#### [Fragmento del texto]
════════

En armonía con el suelo
Mientras muestra las fresas que crecen en su invernadero, Tigre explica que la diferencia entre su fruta y una con químicos se nota al instante: “El sabor es riquísimo, tierno, es otra cosa”. La finca de Tigre y Hannia es considerada un ejemplo. Han ganado premios nacionales e internacionales, reciben visitas de universidades prestigiosas de Europa y Estados Unidos y dan cursos a personas interesadas en comenzar a sembrar orgánico. “Les impacta ver este proyecto clavado entre lo convencional”, afirma Hannia.
Pero lo orgánico, ambos enfatizan, va más allá de solamente abstenerse de usar químicos. En el aula que tienen habilitada en la finca para los cursos, la pareja da una verdadera cátedra de lo que conlleva el proceso: no depender productos externos, que la tierra lleve una mínima labranza, sin usar maquinaria pesada, que produzca su propio abono, cosechar el agua de la lluvia, trabajar cultivos por familias o incluso cómo tocar las plantas para que crezcan mejor. “Todo converge de forma natural y armónica”, explica Tigre.
La diversificación de los productos que se siembran es fundamental para la salud del suelo. El monocultivo causa desgaste; la variedad lo hace rico. Rotar los cultivos por familias, como lo hacen Tigre y Hannia, provoca que las plagas se dejen de reproducir y se vayan. En una plantación convencional, donde se siembra lo mismo una y otra vez, las plagas proliferan y no queda más opción que usar químicos para matarlas. Lo orgánico imita a la naturaleza, donde todo crece mezclado.
Para la pareja, una de sus frustraciones es no lograr que la producción orgánica sea replicada en la zona. Quieren convencer a los otros agricultores de que lo convencional se ve más afectado por cambio climático y tiene precios más inestables. Aunque esto tampoco significa que lo orgánico esté exento. La sequía que este año afecta a Costa Rica, por ejemplo, ha dejado a Tigre y Hannia con reservas de agua mucho más bajas de lo que acostumbran en esta época del año.
Más allá de los beneficios económicos, lo orgánico destaca porque pone en evidencia lo dañinos que son los plaguicidas, tanto para los consumidores como para quienes siembran la tierra, explican. Uno de los jornaleros que trabaja para Tigre y Hannia, Cristian Rivera, de 48 años, lo sabe bien. Antes de venir al Rinconcito Orgánico, trabajaba en otra finca de la zona aplicando los químicos. Los efectos en su cuerpo se hicieron evidentes: “Ya ni siquiera podía correr”. Se sentía constantemente agotado y falto de aire. Ahora, lejos del trabajo con agroquímicos, ha recuperado la vitalidad, explica mientras aplica el abono natural en el invernadero.

════════

#### [Información registrada]

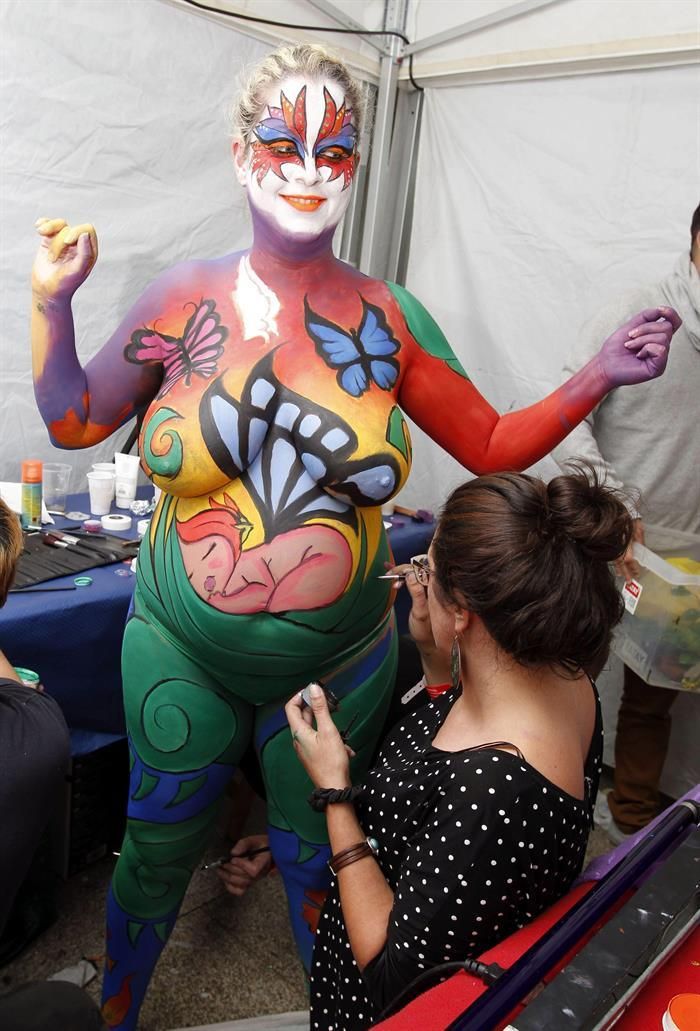 Concurso de maquillaje corporal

════════

#### [Tareas del ejercicio]
**A)** Indique si cada una de las siguientes afirmaciones concuerda con el fragmento sobre la finca orgánica y responda sí o no, citando textualmente las palabras que lo deciden: (i) la finca de Tigre y Hannia recibe visitas de universidades de Europa y Estados Unidos; (ii) según la pareja, lo orgánico consiste únicamente en no usar químicos; (iii) la sequía no ha afectado las reservas de agua de la pareja.
**B)** Enumere todo lo que, según el fragmento sobre la finca orgánica, Tigre y Hannia han hecho o hacen, de acuerdo con la oración que sigue a «La finca de Tigre y Hannia es considerada un ejemplo».

#### [Resultados de las tareas]
**A)**
(i) Sí: «reciben visitas de universidades prestigiosas de Europa y Estados Unidos».
(ii) No: «lo orgánico, ambos enfatizan, va más allá de solamente abstenerse de usar químicos».
(iii) No: «ha dejado a Tigre y Hannia con reservas de agua mucho más bajas de lo que acostumbran en esta época del año».

**B)**
- Han ganado premios nacionales e internacionales.
- Reciben visitas de universidades prestigiosas de Europa y Estados Unidos.
- Dan cursos a personas interesadas en comenzar a sembrar orgánico.